SyRI était destiné à améliorer l'efficacité de l'identification des fraudes à l'aide sociale en agrégeant des données provenant de diverses bases de données gouvernementales et en appliquant des indicateurs de risque pour générer des profils de fraudeurs potentiels. Cependant, des décisions suspectes et un manque de transparence ont tiré la sonnette d'alarme, ce qui a conduit à un recours en justice par une coalition d'organisations de la société civile.
Les plaignants ont fait valoir que SyRI violait diverses lois internationales et européennes sur les droits de l'homme. Ils ont également mis en doute la légalité, la nécessité et la proportionnalité de l'application de l'algorithme.

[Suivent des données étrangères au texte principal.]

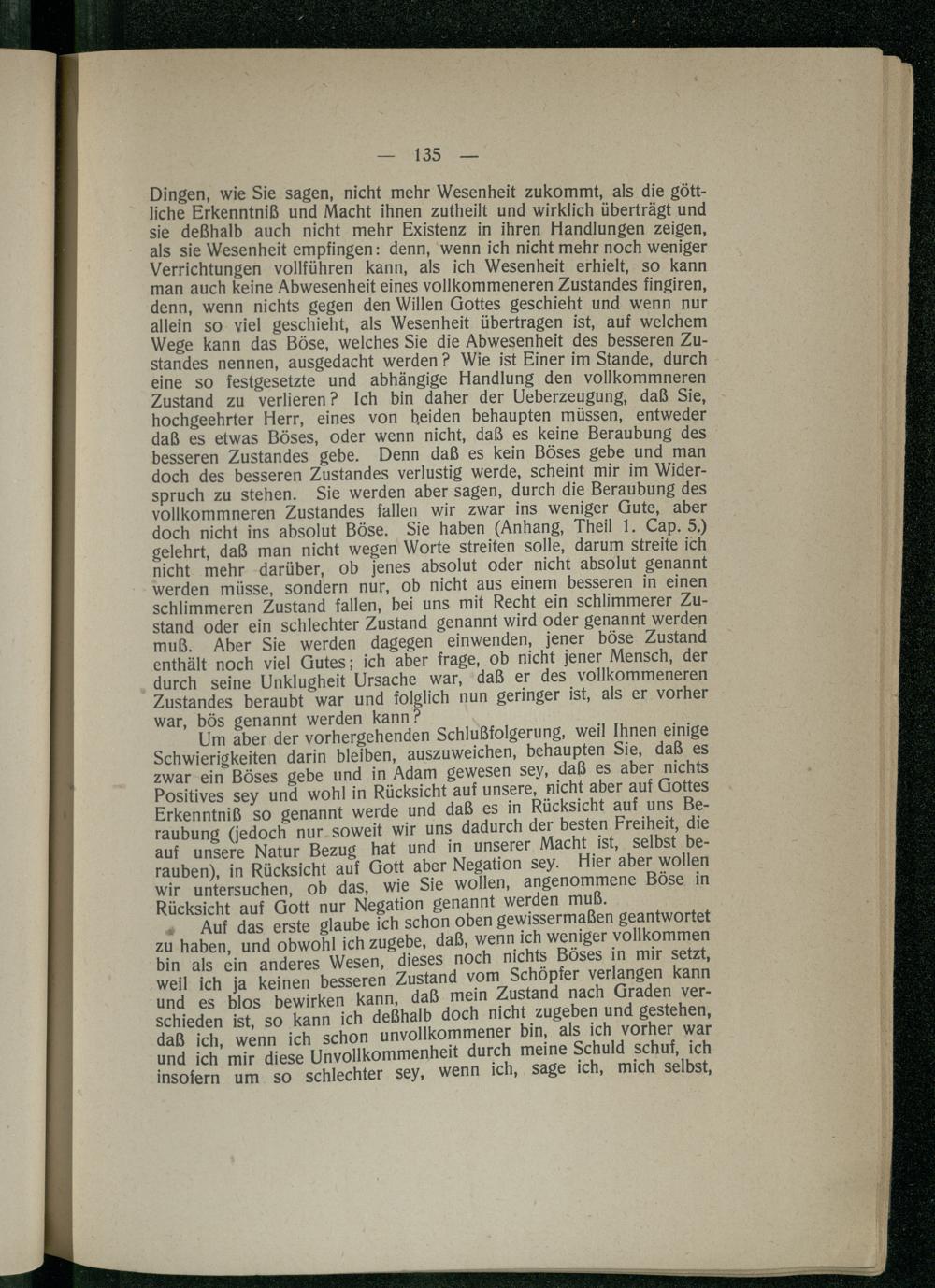 — 135 —

Dingen, wie Sie sagen, nicht mehr Wesenheit zukommt, als die göttliche Erkenntniß und Macht ihnen zutheilt und wirklich überträgt und sie deßhalb auch nicht mehr Existenz in ihren Handlungen zeigen, als sie Wesenheit empfingen: denn, wenn ich nicht mehr noch weniger Verrichtungen vollführen kann, als ich Wesenheit erhielt, so kann man auch keine Abwesenheit eines vollkommeneren Zustandes fingiren, denn, wenn nichts gegen den Willen Gottes geschieht und wenn nur allein so viel geschieht, als Wesenheit übertragen ist, auf welchem Wege kann das Böse, welches Sie die Abwesenheit des besseren Zustandes nennen, ausgedacht werden? Wie ist Einer im Stande, durch eine so festgesetzte und abhängige Handlung den vollkommneren Zustand zu verlieren? Ich bin daher der Ueberzeugung, daß Sie, hochgeehrter Herr, eines von beiden behaupten müssen, entweder daß es etwas Böses, oder wenn nicht, daß es keine Beraubung des besseren Zustandes gebe. Denn daß es kein Böses gebe und man doch des besseren Zustandes verlustig werde, scheint mir im Widerspruch zu stehen. Sie werden aber sagen, durch die Beraubung des vollkommneren Zustandes fallen wir zwar ins weniger Gute, aber doch nicht ins absolut Böse. Sie haben (Anhang, Theil 1. Cap. 5.) gelehrt, daß man nicht wegen Worte streiten solle, darum streite ich nicht mehr darüber, ob jenes absolut oder nicht absolut genannt werden müsse, sondern nur, ob nicht aus einem besseren in einen schlimmeren Zustand fallen, bei uns mit Recht ein schlimmerer Zustand oder ein schlechter Zustand genannt wird oder genannt werden muß. Aber Sie werden dagegen einwenden, jener böse Zustand enthält noch viel Gutes; ich aber frage, ob nicht jener Mensch, der durch seine Unklugheit Ursache war, daß er des vollkommeneren Zustandes beraubt war und folglich nun geringer ist, als er vorher war, bös genannt werden kann?

Um aber der vorhergehenden Schlußfolgerung, weil Ihnen einige Schwierigkeiten darin bleiben, auszuweichen, behaupten Sie, daß es zwar ein Böses gebe und in Adam gewesen sey, daß es aber nichts Positives sey und wohl in Rücksicht auf unsere, nicht aber auf Gottes Erkenntniß so genannt werde und daß es in Rücksicht auf uns Beraubung (jedoch nur soweit wir uns dadurch der besten Freiheit, die auf unsere Natur Bezug hat und in unserer Macht ist, selbst berauben), in Rücksicht auf Gott aber Negation sey. Hier aber wollen wir untersuchen, ob das, wie Sie wollen, angenommene Böse in Rücksicht auf Gott nur Negation genannt werden muß.

Auf das erste glaube ich schon oben gewissermaßen geantwortet zu haben, und obwohl ich zugebe, daß, wenn ich weniger vollkommen bin als ein anderes Wesen, dieses noch nichts Böses in mir setzt, weil ich ja keinen besseren Zustand vom Schöpfer verlangen kann und es blos bewirken kann, daß mein Zustand nach Graden verschieden ist, so kann ich deßhalb doch nicht zugeben und gestehen, daß ich, wenn ich schon unvollkommener bin, als ich vorher war und ich mir diese Unvollkommenheit durch meine Schuld schuf, ich insofern um so schlechter sey, wenn ich, sage ich, mich selbst,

Le tribunal de district de La Haye a jugé que la législation régissant le SyRI et son application ne respectait pas les normes nécessaires en matière de droits de l'homme. Le tribunal a souligné le manque de transparence et le risque d'effets discriminatoires, en insistant sur la nécessité de disposer de garanties juridiques adéquates lors de la mise en œuvre de ces technologies.
Cette affaire a été saluée comme l'une des premières à traiter de l'impact de l'IA sur les droits de l'homme dans le secteur public, soulignant la nécessité de la transparence, de la responsabilité et de cadres juridiques solides.
Il est primordial de tester les outils de manière transparente et équitable.
À la suite des récentes contestations juridiques et de l'examen public des décisions algorithmiques dans les opérations gouvernementales, l'appel à des tests transparents des outils d'IA est devenu de plus en plus pressant.
Garantir la responsabilité, prévenir la discrimination et maintenir la confiance du public dépendent de la mise en œuvre de protocoles de test rigoureux et ouverts.
Des tests transparents permettent de comprendre en profondeur le fonctionnement de ces algorithmes, les données qu'ils utilisent et les processus décisionnels qu'ils suivent. Cela est essentiel pour identifier les biais potentiels, les inexactitudes ou les pratiques discriminatoires intégrées dans le système.
Cependant, les procédures de test rigoureuses sont en contradiction avec la promesse d'efficacité rapide de l'IA.
Dans le cas du Royaume-Uni, la déclaration du Premier ministre Rishi Sunak a été faite en décembre dernier. Une politique favorable à l'innovationIl n'y a peut-être pas assez de place pour des procédures d'essai complètes. En outre, il n'existe que peu - voire pas du tout - de processus convenus pour tester les outils d'IA avant de les distribuer pour un usage public.
Ce scénario se retrouve dans le monde entier. L'adoption rapide de l'IA ne doit pas se faire au détriment de l'examen et de l'analyse.